The terms “plasticity” and “reorganization” are ubiquitous in studies of visual disorders, but these terms are ill defined. Using fMRI, the most basic definition is that the obtained fMRI signals are not observed in control subjects. The neural basis of these terms is likewise vague and the interpretation ranges from changes in synapse strength, to growing new connections between neurons, either dendrites or axons, to growing new neurons altogether. These neural changes also vary, in the same order, from being generally accepted, as for processes underlying standard learning activities, to unresolved, as for the processes underlying new dendrite, axon or neuron creation. In short, care should be taken to a priori label any unexpected fMRI signals as reorganization or plasticity of the underlying neural circuitry, and steps should be taken to specify the implied mechanism.

Conclusion

fMRI has provided several insights into the organization and function of visual cortex. It has provided a detailed image of the organization of visual cortex with a multitude of functional specializations and an increasing amount of visual field maps extending into all four lobes.
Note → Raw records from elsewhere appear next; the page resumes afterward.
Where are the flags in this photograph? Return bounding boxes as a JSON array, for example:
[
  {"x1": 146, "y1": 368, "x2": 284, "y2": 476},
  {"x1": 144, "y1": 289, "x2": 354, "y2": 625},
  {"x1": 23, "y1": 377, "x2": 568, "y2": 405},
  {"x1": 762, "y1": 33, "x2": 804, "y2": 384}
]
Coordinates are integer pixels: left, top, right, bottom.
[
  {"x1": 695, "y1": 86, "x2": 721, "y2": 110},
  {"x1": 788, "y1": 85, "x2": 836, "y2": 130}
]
FMRI is one of the few techniques that is readily applied to both human and nonhuman primates, and hereby it facilitates the extrapolation of detailed findings from invasive techniques to humans. Besides, providing a vehicle to integrate results between the species, fMRI has also identified several species differences, and it outlines limits to extrapolate the findings of nonhuman species to humans. A surprising finding of fMRI is the marked influence of cognitive events on the early visual system. Cognitive phenomena, such as attention and correlates of conscious perception, may influence the fMRI signals as early as V1 and the LGN. The noninvasive nature of fMRI allows investigations of clinical manifestations of human visual cortex and allows these measurements to be related to behavioral findings. Taken together, fMRI and the development of data-analysis techniques that take advantage of the rich amount of information in fMRI signals provide insights into the structural organization and function of the visual system, that could not be arrived at using more traditional anatomical, behavioral, and neurophysiological techniques.

Future directions of fMRI of the visual system will continue to go beyond straightforward measures of the presence or absence of significant fMRI signal amplitudes (activity). New data-analysis techniques will extract more information from the fMRI signals, push through the hemodynamic filter, and provide a tighter link to the underlying neural population. Already several new data techniques have emerged that rely on adaptation phenomena (“fMRI Adaptation”), look beyond single locations to information contained across multiple recording sites (Chap. 23), and fit quantitative neural models to the fMRI signals (“Neural Model-Based Approaches”). Quantitative descriptions of fMRI data will be vital in future research, and they will add to the ability to link the data across different species and measurement techniques. These quantitative measurements will be invaluable when shifting questions from where to how the visual system processes information, including the question of neural communications between different cortical regions and the neural correlate of perception.